Return every one of the following entries verbatim, reproducing each line without any alteration.

§ **AVAILABLE RECORDS**
────

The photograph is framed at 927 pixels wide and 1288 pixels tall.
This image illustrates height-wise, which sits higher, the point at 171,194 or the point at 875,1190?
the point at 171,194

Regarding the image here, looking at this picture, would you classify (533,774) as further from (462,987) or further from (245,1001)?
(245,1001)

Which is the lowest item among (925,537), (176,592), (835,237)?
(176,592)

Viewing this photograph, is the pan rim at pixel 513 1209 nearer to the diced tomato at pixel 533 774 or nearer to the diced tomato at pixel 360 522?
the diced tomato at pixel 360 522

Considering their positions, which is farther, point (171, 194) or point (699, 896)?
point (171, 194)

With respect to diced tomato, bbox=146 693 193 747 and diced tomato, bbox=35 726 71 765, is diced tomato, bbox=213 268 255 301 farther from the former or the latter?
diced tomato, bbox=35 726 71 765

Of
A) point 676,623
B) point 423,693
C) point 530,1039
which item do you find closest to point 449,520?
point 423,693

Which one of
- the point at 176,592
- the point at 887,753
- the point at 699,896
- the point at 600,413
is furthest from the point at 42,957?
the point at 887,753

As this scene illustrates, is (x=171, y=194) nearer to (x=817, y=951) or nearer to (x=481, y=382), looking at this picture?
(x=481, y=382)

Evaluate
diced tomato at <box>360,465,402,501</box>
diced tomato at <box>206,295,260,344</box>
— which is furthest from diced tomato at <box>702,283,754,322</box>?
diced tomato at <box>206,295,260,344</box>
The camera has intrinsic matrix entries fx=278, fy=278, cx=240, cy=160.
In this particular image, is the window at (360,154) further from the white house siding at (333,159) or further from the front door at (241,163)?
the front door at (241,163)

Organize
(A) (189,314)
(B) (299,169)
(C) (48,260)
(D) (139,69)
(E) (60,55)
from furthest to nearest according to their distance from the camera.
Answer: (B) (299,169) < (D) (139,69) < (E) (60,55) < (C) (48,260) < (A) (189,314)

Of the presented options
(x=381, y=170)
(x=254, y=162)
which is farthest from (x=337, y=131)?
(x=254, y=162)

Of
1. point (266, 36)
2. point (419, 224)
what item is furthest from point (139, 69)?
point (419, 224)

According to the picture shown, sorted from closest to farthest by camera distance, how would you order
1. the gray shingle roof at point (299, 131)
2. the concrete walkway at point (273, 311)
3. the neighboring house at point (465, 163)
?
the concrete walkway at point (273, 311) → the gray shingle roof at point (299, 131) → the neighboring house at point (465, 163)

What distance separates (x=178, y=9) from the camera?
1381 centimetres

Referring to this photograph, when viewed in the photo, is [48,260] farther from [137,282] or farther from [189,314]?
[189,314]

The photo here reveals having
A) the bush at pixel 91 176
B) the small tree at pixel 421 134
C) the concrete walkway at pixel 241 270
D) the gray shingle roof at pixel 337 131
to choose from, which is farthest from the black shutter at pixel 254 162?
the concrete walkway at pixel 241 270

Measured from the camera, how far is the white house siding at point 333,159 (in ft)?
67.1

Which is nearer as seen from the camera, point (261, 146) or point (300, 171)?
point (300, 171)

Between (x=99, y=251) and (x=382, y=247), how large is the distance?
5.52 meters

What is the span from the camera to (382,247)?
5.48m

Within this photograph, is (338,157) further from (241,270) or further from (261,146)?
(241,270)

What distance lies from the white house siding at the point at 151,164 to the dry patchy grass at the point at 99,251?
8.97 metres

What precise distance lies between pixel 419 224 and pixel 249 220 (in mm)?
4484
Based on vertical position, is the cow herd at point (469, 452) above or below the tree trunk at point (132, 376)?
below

────

§ **FINAL RESULT**
The photograph is framed at 927 pixels wide and 1288 pixels tall.
This image illustrates height-wise, which sits higher, the point at 171,194 or the point at 875,1190?
the point at 171,194

Regarding the image here, looking at this picture, would you classify (533,774) as further from (462,987) or further from (245,1001)?
(245,1001)

Which is the lowest item among (925,537), (176,592), (835,237)?
(176,592)

Viewing this photograph, is the pan rim at pixel 513 1209 nearer to the diced tomato at pixel 533 774 or nearer to the diced tomato at pixel 360 522?
the diced tomato at pixel 360 522

Considering their positions, which is farther, point (171, 194) or point (699, 896)?
point (171, 194)

With respect to diced tomato, bbox=146 693 193 747 and diced tomato, bbox=35 726 71 765, is diced tomato, bbox=213 268 255 301 farther from the former or the latter?
diced tomato, bbox=35 726 71 765

Of
A) point 676,623
B) point 423,693
C) point 530,1039
which item do you find closest to point 449,520?
point 423,693

Which one of
- the point at 176,592
- the point at 887,753
- the point at 699,896
- the point at 600,413
is furthest from the point at 42,957?
the point at 887,753

As this scene illustrates, is (x=171, y=194) nearer to (x=817, y=951) or nearer to (x=481, y=382), looking at this picture?
(x=481, y=382)

Evaluate
diced tomato at <box>360,465,402,501</box>
diced tomato at <box>206,295,260,344</box>
— which is furthest from diced tomato at <box>702,283,754,322</box>?
diced tomato at <box>206,295,260,344</box>
The camera has intrinsic matrix entries fx=278, fy=278, cx=240, cy=160.
In this particular image, is the window at (360,154) further from the white house siding at (333,159) or further from the front door at (241,163)?
the front door at (241,163)

Organize
(A) (189,314)
(B) (299,169)
(C) (48,260)
(D) (139,69)
(E) (60,55)
from furthest to nearest according to their distance from the camera.
Answer: (B) (299,169) < (D) (139,69) < (E) (60,55) < (C) (48,260) < (A) (189,314)

Of the presented options
(x=381, y=170)
(x=254, y=162)
which is farthest from (x=337, y=131)?
(x=254, y=162)

Of
1. point (266, 36)
2. point (419, 224)
what item is furthest from point (139, 69)?
point (419, 224)

According to the picture shown, sorted from closest to farthest by camera distance, how would you order
1. the gray shingle roof at point (299, 131)
2. the concrete walkway at point (273, 311)
3. the neighboring house at point (465, 163)
?
the concrete walkway at point (273, 311) → the gray shingle roof at point (299, 131) → the neighboring house at point (465, 163)

What distance separates (x=178, y=9) from the camera?
1381 centimetres

Referring to this photograph, when viewed in the photo, is [48,260] farther from [137,282] or farther from [189,314]?
[189,314]

The photo here reveals having
A) the bush at pixel 91 176
B) the small tree at pixel 421 134
C) the concrete walkway at pixel 241 270
D) the gray shingle roof at pixel 337 131
to choose from, which is farthest from the black shutter at pixel 254 162?
the concrete walkway at pixel 241 270

Measured from the camera, how far is the white house siding at point 333,159 (in ft)?
67.1

Which is nearer as seen from the camera, point (261, 146) or point (300, 171)?
point (300, 171)

Between (x=99, y=251) and (x=382, y=247), how large is the distance?
5.52 meters

What is the span from the camera to (382,247)?
5.48m

Within this photograph, is (338,157) further from (241,270) or further from (261,146)?
(241,270)

What distance lies from the white house siding at the point at 151,164 to the dry patchy grass at the point at 99,251?
8.97 metres

What precise distance lies between pixel 419 224 and pixel 249 220 (in mm)?
4484
Based on vertical position, is the cow herd at point (469, 452) above or below the tree trunk at point (132, 376)?
below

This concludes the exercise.